Proper 6, June 12
1 Kings 21:1-10 (11-14) 15-21a
Psalm 5:1-8
Gal. 2:15-21
Luke 7:36-8:3
Lead me, O Lord, in your righteousness
because of my enemies;
make your way straight before me.
(Psalm 5:8)
A couple of months ago, we took our two boys to their first minor league hockey game. My husband and I used to love going to games when we were in college, but it was a different experience to try to explain to a seven-year-old and an eleven-year-old why fighting is allowed (and why the crowd cheers for it!). We were thankful that our kids were too young to understand the creative gestures that the penalty-boxed players were making toward the other team!
But what caught my attention at that South Carolina Stingrays game was one single sign, tucked nonchalantly among the billboards advertising local legal firms and doctor-in-a-box clinics. It said, in simple lettering on a plain white background: “TIKKUN OLAM,” and in smaller print underneath: “Repairing the World.” As we watched that game, every time a player threw down his gloves, every time a stick slammed into someone’s knees, my eyes went back to that quiet proclamation.
When the first goal was scored, the entire crowd spontaneously threw packages of underwear and socks onto the ice, and the game stopped while the players used their sticks to gather up the donations. It was “Undie Sunday,” when the team collects new undies and socks for kids in need.
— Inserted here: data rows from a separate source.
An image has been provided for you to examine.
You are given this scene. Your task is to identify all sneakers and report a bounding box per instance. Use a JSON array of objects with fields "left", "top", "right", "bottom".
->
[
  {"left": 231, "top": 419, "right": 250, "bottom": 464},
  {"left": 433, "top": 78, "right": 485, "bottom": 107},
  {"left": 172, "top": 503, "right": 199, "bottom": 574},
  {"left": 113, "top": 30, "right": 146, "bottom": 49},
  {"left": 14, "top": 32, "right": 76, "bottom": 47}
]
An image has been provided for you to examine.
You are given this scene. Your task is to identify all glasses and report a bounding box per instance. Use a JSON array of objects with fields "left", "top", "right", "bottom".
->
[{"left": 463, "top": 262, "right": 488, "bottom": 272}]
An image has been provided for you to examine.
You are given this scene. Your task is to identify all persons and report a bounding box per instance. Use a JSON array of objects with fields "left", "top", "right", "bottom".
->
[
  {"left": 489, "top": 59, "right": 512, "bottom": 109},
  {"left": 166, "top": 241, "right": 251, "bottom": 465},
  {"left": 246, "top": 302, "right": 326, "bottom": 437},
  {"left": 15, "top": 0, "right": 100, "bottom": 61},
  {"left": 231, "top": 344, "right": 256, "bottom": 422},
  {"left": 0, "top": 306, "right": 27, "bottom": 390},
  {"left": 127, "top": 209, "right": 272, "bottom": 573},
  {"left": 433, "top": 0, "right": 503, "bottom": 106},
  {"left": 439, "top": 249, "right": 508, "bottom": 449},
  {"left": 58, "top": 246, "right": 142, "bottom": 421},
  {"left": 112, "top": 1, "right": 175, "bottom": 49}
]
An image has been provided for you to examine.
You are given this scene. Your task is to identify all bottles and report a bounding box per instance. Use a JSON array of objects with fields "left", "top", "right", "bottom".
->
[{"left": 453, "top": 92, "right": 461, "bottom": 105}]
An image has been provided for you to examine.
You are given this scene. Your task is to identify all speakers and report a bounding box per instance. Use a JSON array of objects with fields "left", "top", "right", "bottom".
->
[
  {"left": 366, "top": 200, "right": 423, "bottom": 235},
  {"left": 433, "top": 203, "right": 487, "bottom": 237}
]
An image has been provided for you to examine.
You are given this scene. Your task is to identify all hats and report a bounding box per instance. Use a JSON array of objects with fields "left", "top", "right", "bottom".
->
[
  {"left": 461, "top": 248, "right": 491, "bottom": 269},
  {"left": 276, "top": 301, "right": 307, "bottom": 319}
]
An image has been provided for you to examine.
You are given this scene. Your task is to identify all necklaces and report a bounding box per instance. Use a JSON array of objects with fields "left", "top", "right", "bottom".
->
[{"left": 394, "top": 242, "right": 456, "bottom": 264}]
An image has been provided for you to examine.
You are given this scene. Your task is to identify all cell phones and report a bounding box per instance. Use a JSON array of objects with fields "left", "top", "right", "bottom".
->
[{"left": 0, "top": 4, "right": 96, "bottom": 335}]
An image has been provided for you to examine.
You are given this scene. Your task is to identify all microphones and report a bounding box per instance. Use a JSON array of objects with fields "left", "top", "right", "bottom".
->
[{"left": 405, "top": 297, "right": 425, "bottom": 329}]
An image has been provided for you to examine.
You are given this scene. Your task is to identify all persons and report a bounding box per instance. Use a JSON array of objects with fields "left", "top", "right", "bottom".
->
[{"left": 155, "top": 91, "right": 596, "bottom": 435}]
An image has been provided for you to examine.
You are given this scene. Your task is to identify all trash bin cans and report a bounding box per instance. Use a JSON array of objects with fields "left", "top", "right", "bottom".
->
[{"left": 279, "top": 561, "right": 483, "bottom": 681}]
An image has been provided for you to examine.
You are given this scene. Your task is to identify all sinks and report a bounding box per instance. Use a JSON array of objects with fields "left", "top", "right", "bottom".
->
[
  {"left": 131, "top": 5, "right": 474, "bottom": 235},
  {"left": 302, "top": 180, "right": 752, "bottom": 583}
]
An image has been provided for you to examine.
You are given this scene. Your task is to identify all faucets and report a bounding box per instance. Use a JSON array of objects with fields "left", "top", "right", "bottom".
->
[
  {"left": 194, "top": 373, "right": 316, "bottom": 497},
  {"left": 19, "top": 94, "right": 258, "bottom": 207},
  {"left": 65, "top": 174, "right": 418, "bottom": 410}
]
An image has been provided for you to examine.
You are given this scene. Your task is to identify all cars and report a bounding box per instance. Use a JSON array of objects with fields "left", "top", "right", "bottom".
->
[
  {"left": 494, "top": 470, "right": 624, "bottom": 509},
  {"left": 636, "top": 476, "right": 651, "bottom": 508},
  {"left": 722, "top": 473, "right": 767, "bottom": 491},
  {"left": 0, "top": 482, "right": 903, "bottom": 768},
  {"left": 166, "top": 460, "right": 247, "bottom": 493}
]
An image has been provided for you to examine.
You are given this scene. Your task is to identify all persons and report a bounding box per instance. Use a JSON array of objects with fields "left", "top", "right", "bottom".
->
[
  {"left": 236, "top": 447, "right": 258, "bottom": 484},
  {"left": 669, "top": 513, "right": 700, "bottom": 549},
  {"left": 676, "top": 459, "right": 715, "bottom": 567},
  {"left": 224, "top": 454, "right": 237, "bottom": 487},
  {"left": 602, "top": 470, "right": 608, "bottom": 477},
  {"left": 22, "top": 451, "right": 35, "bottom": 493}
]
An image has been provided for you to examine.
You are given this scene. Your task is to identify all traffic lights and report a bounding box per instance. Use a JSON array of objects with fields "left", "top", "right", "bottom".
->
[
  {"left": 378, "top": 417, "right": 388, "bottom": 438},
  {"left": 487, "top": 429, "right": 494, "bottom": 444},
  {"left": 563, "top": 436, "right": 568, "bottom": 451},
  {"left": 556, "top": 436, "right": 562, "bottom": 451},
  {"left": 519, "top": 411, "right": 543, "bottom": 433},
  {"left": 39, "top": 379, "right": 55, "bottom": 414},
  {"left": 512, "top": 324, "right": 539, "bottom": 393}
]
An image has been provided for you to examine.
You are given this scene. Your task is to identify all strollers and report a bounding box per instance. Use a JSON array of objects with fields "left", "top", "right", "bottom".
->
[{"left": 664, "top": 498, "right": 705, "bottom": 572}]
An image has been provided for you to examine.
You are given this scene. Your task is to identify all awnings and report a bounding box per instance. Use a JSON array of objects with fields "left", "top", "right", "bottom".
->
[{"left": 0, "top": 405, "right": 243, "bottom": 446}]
Later, between periods of the game, local nurses came out to receive hundreds of boxes of Band-Aids, given by the team’s fight-loving fans, to help supply the nearby children’s hospital.
I was familiar with the Jewish tradition of Tikkun Olam, but when we got home that day I immediately got online to try to understand what “repairing the world” had to do with a hockey team in Charleston, South Carolina. Turns out the team’s owner is a Jewish businesswoman who takes seriously the call to do good work–God’s work–in this difficult world, helping to repair the world’s brokenness using whatever resources she has. And her resources are not just a bank account and a good head for investments. One of her resources is a hockey team!
Surrounded by the world’s brokenness, the Psalmist prayed–and we pray: “Hear us, O Lord! Hear our cry, we plead to you! We know you hate wickedness; you won’t live with evil. You knock down the boastful, destroy the liars, hate the bloodthirsty.”
Surrounded by the world’s brokenness, the Psalmist prayed–and we pray: “You love us enough to welcome us to your house. We honor you! Make a path through the boastful, the liars, the bloodthirsty, and lead us on it. Because our enemies will always be with us; because we face them every day we walk in this world; because sometimes we become our own enemies–show us how to live in your righteousness.”
We pray: “Not in spite of these enemies, but because of them–because the world is torn, because we ourselves are torn–lead us to be repairers, with whatever resources we have. When the gloves come off, when sticks fly, when we witness obscenities, when blood spills–lead us quietly, ever-presently, in Tikkun Olam.”